Philip makes a deal with Charlotte in the hopes of gaining more time with her; he says he will petition for a divorce, and he writes a letter to his solicitor right away, if she will teach him to be a better husband for his next wife. Charlotte is excited at the prospect of finally being free of the man who betrayed her, but she admits to being uncomfortable preparing him to marry another woman. As she gives him mini lessons on how to please a wife, she makes it clear that he has failed miserably in this regard and he sets out to gain her favor. He is kind, he buys her thoughtful presents, and he tries the best that he knows how to let go of his lordly pretensions and be comfortable around her. But Charlotte cannot forget what Philip did to her, even as she finds herself beginning to fall under his spell again. Philip fears being vulnerable and is scared to admit his feelings for Charlotte, even while recognizing that it may be the only way he can win her back. Things begin to look good for the two of them when another possible betrayal rears it's head and Charlotte is back to not trusting Philip or her own judgment. Philip fears he has lost her forever and must lay his pride and his hopes on the line in one giant last ditch attempt to prove that he is honest and that they can love each other happily.
I loved that Charlotte was independent and not scared of being a sexual being in public, but I was not too crazy about her doing it just for revenge against Philip. She was self assured and confident in her place in society, but not all that exciting in general. While what Philip did was quite awful and I understand that she was upset and found it hard to trust him again, I felt like it dragged on far too long. I felt like he made it clear that he had changed and had difficulty remaining invested in the story once it was clear that there really was nothing standing in their way and she were just creating roadblocks. I did like that Philip's declaration of love did not magically solve everything as it does in so many romance novels where those three words from the hero signal the end of all conflict and the resolution of the book. I liked Philip as the brooding and tortured hero who had difficulty coming to terms with his deep emotions toward the woman he never expected to love. I loved his attempts to truly earn Charlotte's love as they were so sweet and simple and showed that he really cared about her. Some of his attempts were immature and backfired horribly, like when he tried to make her jealous, but it just showed how desperate he was and he was wiling to try anything.

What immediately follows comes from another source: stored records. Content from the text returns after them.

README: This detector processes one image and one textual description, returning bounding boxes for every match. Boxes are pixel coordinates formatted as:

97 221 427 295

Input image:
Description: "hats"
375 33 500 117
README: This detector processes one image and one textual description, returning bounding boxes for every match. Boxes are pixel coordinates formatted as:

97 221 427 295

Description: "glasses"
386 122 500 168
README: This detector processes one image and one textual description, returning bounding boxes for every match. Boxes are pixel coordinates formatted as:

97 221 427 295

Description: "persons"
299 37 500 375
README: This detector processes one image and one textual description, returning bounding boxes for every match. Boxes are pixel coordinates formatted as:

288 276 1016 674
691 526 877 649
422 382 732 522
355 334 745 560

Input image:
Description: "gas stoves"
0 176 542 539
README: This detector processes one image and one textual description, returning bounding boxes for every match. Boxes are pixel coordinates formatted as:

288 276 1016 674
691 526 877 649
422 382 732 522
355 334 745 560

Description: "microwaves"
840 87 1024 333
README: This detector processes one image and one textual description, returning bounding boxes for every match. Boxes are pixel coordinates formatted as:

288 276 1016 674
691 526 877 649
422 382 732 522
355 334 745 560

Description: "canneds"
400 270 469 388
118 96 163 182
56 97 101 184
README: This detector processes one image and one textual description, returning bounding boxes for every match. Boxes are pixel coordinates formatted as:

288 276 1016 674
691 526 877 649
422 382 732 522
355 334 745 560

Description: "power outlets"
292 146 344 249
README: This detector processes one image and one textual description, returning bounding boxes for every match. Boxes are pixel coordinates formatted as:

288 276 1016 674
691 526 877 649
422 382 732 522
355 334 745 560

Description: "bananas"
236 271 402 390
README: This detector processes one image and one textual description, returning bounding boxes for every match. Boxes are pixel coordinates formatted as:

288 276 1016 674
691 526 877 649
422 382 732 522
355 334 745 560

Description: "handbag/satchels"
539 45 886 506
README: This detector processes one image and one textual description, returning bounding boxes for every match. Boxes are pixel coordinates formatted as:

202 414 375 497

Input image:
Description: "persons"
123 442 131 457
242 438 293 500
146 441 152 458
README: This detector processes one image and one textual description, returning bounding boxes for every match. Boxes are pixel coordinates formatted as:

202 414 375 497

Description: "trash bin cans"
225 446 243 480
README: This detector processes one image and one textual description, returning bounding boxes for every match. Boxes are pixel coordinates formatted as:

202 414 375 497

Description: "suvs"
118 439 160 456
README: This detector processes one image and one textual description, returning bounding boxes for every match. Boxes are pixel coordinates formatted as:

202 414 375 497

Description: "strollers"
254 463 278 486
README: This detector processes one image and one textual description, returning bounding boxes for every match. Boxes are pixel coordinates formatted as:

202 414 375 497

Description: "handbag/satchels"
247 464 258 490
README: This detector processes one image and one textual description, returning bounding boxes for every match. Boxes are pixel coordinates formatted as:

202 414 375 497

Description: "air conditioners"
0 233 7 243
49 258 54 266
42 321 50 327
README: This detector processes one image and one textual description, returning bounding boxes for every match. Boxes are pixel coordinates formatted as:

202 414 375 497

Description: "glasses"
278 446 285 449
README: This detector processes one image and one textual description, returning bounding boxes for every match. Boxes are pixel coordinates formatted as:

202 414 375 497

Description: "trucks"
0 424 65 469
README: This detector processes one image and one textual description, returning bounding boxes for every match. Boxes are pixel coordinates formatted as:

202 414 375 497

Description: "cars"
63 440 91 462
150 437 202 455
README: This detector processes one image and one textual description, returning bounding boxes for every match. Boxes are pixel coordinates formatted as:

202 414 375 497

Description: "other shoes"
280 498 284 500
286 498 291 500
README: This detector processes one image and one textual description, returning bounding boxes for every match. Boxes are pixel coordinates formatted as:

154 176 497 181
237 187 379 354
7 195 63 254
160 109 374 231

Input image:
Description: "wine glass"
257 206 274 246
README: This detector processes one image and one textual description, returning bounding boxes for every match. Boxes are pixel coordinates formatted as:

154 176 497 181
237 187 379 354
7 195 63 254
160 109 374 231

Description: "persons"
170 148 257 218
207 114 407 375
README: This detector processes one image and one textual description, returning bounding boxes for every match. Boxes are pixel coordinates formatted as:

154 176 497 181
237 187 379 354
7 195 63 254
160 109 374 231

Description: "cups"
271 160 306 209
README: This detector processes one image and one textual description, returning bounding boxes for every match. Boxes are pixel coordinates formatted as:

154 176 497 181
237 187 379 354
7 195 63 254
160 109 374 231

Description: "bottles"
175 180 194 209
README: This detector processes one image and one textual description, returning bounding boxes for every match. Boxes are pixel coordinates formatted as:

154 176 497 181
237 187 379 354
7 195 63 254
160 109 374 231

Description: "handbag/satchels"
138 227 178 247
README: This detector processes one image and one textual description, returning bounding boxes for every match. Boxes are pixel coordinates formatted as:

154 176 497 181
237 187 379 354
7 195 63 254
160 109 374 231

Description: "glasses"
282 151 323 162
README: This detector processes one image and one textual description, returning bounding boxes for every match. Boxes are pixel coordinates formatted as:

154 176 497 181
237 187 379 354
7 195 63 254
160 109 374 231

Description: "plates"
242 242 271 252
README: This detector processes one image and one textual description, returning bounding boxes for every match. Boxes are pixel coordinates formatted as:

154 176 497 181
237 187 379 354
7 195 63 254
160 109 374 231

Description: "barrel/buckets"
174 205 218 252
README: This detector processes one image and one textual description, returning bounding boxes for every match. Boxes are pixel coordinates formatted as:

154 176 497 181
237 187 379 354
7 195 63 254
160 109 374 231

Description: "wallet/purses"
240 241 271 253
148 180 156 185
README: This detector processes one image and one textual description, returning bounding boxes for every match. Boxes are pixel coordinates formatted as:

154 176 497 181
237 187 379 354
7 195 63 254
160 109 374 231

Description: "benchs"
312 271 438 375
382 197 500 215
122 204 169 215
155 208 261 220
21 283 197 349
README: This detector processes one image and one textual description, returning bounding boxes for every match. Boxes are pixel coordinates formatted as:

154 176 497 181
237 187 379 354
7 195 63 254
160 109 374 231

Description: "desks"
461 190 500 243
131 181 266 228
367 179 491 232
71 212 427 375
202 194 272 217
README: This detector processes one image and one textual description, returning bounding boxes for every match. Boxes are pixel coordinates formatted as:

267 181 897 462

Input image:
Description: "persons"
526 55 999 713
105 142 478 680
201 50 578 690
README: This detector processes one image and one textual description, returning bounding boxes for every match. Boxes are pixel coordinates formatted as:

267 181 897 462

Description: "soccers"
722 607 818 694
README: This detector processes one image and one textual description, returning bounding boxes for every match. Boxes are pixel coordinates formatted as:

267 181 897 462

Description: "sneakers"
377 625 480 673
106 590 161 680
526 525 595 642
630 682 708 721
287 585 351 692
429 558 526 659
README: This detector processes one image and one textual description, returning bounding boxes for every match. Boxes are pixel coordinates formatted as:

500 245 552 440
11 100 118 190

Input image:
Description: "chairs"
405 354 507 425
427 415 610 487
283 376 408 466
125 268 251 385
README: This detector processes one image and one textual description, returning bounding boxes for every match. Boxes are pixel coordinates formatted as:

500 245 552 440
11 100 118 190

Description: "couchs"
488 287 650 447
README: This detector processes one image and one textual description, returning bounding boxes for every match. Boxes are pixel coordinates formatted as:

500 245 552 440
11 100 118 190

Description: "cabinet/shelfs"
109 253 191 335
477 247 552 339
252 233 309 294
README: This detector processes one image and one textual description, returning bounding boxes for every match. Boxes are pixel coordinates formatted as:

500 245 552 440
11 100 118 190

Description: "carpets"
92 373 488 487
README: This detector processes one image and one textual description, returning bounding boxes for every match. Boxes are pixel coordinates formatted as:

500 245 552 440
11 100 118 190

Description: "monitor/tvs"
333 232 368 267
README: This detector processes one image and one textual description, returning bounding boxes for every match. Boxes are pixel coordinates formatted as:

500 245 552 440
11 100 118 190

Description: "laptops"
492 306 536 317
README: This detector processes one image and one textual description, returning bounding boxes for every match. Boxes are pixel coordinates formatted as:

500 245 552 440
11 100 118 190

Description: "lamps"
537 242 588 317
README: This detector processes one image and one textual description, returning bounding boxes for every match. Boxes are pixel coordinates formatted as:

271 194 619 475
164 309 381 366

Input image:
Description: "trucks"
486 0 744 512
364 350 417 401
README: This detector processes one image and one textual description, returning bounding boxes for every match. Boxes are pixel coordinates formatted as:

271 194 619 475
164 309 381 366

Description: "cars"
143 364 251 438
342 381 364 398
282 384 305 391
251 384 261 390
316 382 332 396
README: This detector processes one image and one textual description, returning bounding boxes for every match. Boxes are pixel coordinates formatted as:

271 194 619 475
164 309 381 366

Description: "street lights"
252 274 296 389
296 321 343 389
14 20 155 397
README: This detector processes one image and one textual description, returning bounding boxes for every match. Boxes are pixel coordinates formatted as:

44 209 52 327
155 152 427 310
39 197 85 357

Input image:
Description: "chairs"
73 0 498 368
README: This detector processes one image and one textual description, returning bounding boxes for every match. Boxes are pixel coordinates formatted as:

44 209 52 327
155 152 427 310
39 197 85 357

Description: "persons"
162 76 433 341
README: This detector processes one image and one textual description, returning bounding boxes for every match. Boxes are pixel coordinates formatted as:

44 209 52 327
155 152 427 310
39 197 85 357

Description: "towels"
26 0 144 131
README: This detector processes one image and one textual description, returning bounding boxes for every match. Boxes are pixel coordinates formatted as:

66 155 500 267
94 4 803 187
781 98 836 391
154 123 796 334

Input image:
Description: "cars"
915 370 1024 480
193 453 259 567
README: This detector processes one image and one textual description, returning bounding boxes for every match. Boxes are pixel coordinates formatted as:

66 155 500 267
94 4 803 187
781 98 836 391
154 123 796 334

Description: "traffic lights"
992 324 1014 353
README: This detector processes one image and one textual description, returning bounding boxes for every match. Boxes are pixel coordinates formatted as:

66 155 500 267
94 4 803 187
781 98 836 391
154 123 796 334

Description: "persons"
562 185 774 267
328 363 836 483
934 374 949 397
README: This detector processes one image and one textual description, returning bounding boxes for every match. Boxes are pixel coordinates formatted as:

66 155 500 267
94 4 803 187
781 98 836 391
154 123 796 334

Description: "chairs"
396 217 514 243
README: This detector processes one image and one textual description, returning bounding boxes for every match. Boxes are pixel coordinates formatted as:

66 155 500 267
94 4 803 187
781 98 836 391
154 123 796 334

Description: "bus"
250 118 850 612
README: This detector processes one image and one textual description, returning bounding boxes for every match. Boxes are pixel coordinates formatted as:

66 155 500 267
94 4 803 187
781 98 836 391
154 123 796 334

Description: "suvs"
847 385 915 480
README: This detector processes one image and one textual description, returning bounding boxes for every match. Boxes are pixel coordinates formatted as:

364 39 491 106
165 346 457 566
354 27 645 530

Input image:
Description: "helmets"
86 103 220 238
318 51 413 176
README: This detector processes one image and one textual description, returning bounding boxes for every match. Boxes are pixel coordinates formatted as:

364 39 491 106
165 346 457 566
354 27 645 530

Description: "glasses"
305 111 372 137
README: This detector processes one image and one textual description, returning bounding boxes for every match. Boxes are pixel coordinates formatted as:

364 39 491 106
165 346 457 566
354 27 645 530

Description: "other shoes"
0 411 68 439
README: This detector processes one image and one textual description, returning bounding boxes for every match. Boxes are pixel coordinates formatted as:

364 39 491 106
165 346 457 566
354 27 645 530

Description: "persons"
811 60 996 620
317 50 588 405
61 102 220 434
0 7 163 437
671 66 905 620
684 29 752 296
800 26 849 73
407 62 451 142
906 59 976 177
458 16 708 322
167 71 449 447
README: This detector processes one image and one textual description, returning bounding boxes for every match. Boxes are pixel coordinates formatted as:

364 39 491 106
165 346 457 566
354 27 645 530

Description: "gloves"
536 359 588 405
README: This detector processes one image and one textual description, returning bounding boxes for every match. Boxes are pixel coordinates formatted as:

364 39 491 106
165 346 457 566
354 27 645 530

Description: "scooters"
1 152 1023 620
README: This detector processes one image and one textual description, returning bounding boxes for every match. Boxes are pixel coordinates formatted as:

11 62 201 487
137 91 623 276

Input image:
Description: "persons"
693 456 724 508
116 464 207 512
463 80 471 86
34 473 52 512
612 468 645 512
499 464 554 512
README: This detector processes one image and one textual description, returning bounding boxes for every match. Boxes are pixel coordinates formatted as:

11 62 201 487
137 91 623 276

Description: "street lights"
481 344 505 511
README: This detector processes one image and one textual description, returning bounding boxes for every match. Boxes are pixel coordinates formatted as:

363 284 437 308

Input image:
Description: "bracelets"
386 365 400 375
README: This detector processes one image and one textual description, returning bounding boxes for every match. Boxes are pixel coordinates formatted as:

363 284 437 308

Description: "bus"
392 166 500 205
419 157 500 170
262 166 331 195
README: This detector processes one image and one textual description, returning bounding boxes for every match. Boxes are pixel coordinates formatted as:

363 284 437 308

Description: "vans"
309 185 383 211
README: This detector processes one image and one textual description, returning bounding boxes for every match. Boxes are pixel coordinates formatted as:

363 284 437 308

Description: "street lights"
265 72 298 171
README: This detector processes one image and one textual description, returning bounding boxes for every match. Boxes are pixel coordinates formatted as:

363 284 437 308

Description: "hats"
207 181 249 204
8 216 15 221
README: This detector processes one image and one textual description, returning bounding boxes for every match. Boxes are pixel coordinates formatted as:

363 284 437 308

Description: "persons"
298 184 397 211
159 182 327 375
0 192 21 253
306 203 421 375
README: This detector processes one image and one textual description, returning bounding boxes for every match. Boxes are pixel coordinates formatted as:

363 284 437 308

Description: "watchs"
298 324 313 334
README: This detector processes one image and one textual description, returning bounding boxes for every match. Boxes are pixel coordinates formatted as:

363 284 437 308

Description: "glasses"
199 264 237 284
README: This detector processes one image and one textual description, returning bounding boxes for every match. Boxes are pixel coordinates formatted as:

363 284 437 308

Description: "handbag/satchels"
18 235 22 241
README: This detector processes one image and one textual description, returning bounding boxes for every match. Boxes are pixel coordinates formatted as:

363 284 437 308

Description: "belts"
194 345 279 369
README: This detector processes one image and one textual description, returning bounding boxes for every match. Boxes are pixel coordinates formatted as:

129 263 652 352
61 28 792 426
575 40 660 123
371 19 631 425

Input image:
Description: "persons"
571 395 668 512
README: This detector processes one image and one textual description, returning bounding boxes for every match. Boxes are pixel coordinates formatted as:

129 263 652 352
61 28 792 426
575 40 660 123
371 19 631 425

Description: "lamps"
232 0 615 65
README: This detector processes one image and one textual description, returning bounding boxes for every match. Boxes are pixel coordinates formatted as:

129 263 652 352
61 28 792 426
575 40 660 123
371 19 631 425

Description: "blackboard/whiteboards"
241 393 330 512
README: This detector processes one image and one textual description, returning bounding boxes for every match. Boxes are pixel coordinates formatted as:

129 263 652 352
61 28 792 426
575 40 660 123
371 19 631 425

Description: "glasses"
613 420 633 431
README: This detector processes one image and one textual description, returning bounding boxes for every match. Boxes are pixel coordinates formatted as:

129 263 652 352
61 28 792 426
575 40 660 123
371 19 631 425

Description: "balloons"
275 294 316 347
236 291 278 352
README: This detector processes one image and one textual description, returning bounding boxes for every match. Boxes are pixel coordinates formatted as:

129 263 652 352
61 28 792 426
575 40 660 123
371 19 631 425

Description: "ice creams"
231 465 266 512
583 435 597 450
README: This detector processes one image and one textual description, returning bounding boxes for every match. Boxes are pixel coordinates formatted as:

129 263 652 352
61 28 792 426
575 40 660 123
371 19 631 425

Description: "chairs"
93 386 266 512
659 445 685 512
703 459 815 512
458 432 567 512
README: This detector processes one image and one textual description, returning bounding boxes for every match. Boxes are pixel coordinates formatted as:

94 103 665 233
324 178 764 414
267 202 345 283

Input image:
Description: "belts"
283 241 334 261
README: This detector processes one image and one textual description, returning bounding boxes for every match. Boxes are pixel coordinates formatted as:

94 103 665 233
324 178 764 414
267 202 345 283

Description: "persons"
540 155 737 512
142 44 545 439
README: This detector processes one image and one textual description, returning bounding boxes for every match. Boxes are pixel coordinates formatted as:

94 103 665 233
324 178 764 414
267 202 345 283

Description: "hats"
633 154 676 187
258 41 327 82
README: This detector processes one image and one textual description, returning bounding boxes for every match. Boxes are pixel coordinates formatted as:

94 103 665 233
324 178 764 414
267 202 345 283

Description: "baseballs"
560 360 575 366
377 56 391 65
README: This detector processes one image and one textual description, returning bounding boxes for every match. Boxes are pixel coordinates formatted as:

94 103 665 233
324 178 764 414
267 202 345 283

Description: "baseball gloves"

The relationship was definitely the central plot of this story and the majority of the story was dedicated to them falling in love with each other. Because the past played such a large part in their relationship I was hoping that there would be some more flashbacks to key moments, but the flashbacks were sadly brief and far between. Despite Charlotte being quite the seductress and Philip being a very virile, there was very little sex in the book, it was brief and not that sexy, and it was not until the very end. My biggest confusion in this book came near the end when Philip suddenly became convinced that it was his status in society and his dedication to behaving in ways fitting to his station that had driven Charlotte off. Suddenly he was trying to act more like a commoner, he was burning pictures of his stately grandfather who instilled the sense of betterment in him, and thinking about giving up his title. This was odd as this had nothing to do with why he betrayed Charlotte or why she was mad at him and it did not make sense to me why this was suddenly an issue. There was a nice little side story regarding some brief attempts to reconcile Charlotte with her estranged family that could have been really interesting, but it was far too short unfortunately.
Rating: There were definite moments in this book and Philip was quite great, but I did not like Charlotte and the problems between them went on for far longer than warranted.